Inzer was hired in March last year, not enough time to make big improvements before the annual May event. Inzer said he needed to see, and get through, last year's big day.
"Now I got it," Inzer said. "Now I know what we can do differently and here's how we can elevate the experience. It takes a lot of forward thinking: What's hot in the industry? How can we stay on the cutting edge?"
Once they committed to the idea of a celebrity chef, the next step was getting one. Isabella was on the planners' early list, Inzer said, in part because he had some Preakness experience. Isabella appeared at the 2011 Preakness, doing cooking demonstrations in the corporate village.
It turned out that Inzer knew someone with a direct connection to Isabella, so they asked him.
"I thought it would be a great opportunity," Isabella said. "I get to see the races, I get to hang out, and I get some people to see my food who don't always get to D.C."

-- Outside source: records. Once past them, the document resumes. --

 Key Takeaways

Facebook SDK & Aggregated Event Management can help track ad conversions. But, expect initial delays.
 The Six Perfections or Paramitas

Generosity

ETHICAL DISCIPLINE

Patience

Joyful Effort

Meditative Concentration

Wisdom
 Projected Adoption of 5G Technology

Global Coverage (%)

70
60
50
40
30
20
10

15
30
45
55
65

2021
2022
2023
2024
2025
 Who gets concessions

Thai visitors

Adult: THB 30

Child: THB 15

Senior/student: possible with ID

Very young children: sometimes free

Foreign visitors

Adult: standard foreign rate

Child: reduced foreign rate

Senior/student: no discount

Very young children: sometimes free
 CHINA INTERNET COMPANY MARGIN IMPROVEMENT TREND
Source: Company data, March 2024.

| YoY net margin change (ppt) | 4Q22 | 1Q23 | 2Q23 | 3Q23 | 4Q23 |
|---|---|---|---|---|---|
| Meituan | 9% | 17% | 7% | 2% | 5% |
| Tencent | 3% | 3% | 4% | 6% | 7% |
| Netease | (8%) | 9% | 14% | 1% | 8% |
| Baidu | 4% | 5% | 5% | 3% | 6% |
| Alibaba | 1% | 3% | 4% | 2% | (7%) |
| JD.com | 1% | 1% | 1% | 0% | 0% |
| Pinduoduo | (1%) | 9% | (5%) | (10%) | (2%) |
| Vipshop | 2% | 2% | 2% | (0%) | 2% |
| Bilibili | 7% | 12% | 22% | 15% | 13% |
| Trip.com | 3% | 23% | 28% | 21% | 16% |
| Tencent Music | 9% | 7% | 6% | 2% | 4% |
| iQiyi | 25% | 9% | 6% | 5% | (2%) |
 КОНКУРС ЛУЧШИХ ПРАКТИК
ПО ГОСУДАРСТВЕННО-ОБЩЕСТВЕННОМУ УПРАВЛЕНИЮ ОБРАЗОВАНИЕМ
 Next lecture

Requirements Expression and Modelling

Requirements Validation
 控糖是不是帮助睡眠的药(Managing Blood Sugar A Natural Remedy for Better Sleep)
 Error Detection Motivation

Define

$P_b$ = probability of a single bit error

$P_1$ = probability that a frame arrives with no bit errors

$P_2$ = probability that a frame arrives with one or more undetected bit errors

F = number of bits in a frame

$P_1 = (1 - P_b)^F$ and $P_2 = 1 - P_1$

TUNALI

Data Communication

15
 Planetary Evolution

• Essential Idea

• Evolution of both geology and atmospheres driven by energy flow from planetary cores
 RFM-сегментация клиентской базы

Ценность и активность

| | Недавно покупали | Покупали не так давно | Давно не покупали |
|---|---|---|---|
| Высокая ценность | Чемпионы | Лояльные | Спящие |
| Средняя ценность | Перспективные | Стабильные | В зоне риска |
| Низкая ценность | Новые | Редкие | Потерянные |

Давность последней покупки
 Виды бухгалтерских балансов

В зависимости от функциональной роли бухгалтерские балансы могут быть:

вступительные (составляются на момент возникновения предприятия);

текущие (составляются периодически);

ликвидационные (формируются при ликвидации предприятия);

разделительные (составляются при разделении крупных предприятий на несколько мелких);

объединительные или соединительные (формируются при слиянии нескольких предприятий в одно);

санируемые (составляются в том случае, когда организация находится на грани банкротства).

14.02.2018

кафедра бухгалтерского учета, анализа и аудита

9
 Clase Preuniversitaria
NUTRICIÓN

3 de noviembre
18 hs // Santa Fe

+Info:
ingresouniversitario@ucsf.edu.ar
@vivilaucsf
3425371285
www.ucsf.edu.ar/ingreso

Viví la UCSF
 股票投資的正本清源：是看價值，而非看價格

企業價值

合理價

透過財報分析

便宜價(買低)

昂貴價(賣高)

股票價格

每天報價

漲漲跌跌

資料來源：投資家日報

Along with a chef-driven menu, the Maryland Jockey Club decided to get serious about where and how they got the food for Preakness. The 6,000 guests in the Preakness Village and Turfside Terrace will be treated, the jockey club said, to "the largest Farm to Table dining experience in the world."
Inzer stressed that farm-to-table doesn't necessarily mean local but regional. Crab cakes this year will be made with Maryland crab meat, he said, and the raw bar will feature Chesapeake Gold oysters from Hoopers Island.
Still, some of the efforts to go even regional were stymied, Isabella acknowledges, by the cold spring. Eight days before the Preakness, Jackie Ludden, a Washington-based consultant whom Inzer brought in to assist with the farm-to-table efforts, was waiting to hear if she'd be getting oregano from a New Jersey herb farm — or from Mexico.
"It's the single most difficult project I've had to do in my career," said Ludden. "It has been a huge effort by an army of people to make this happen."
"Certain things will come from Maryland or Virginia or Jersey," Isabella said. "Certain things will come from here and there. We only can do so much. My focal point is getting pepperoni from someone in Virginia [instead of ] getting it from Italy. We want to source everything locally, and whatever we can't get locally, we focus on domestically."
Baltimore chefs in and out of farm-to-table restaurants said they appreciated the efforts.